PPK: 17e? Wow. Ik had het niet zo door, maar ik heb net geteld en je hebt gelijk. Met performance.now() erbij komt het dus op 18.
Mijn oorspronkelijke idee was simpel:
- Ik had wat ervaring opgedaan met Fronteers 2008 en 2009, en Krijn daarnaast nog met Fronteers 2010
- Het mobiele web stond destijds op uitbarsten, en er was nog geen dedicated congres voor.
- Ik zag een mogelijkheid om wat extra inkomen te verdienen met zo'n congres.
Dus heb ik Krijn en Stephen Hay uitgenodigd om mee te doen, en zijn we met Mobilism 2011 van start gegaan. Dat was het juiste congres op de juiste tijd, en het was een paar jaar zeer succesvol. Toen kwam er echter de klad in, voornamelijk doordat mobiel mainstream ging, en er geen speciale congressen meer voor nodig waren. Ook ging Stephen van freelance naar een vaste baan, en viel hij uit.
Intussen hadden we echter Adobe PhoneGap als klant gekregen voor hun jaarlijkse EU-congres, en was Krijn op het lumineuze idee van CSS Day gekomen. Dus gingen we vrolijk zonder Mobilism verder.

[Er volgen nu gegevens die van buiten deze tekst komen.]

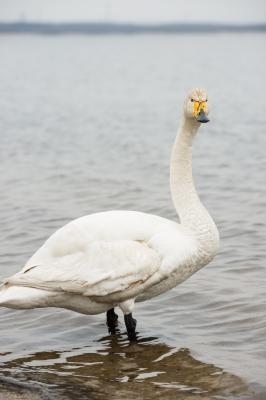 soku_26549.jpg :: 動物 鳥 アヒル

Qua motivatie: het is eigenlijk niet zo moeilijk. We hebben het grote voordeel dat we, net zoals het Fronteers-congres, een draaiboek hebben dat we voor elk congres kunnen gebruiken. Derhalve is een nieuwe editie van een bestaand congres een kwestie van een paar belletjes en mailtjes, en iedereen staat weer voor ons klaar. Wel moeten we zelf nog sprekers en marketing doen, en dat heeft wat meer voeten in de aarde, maar we kunnen ons hier helemaal op concentreren.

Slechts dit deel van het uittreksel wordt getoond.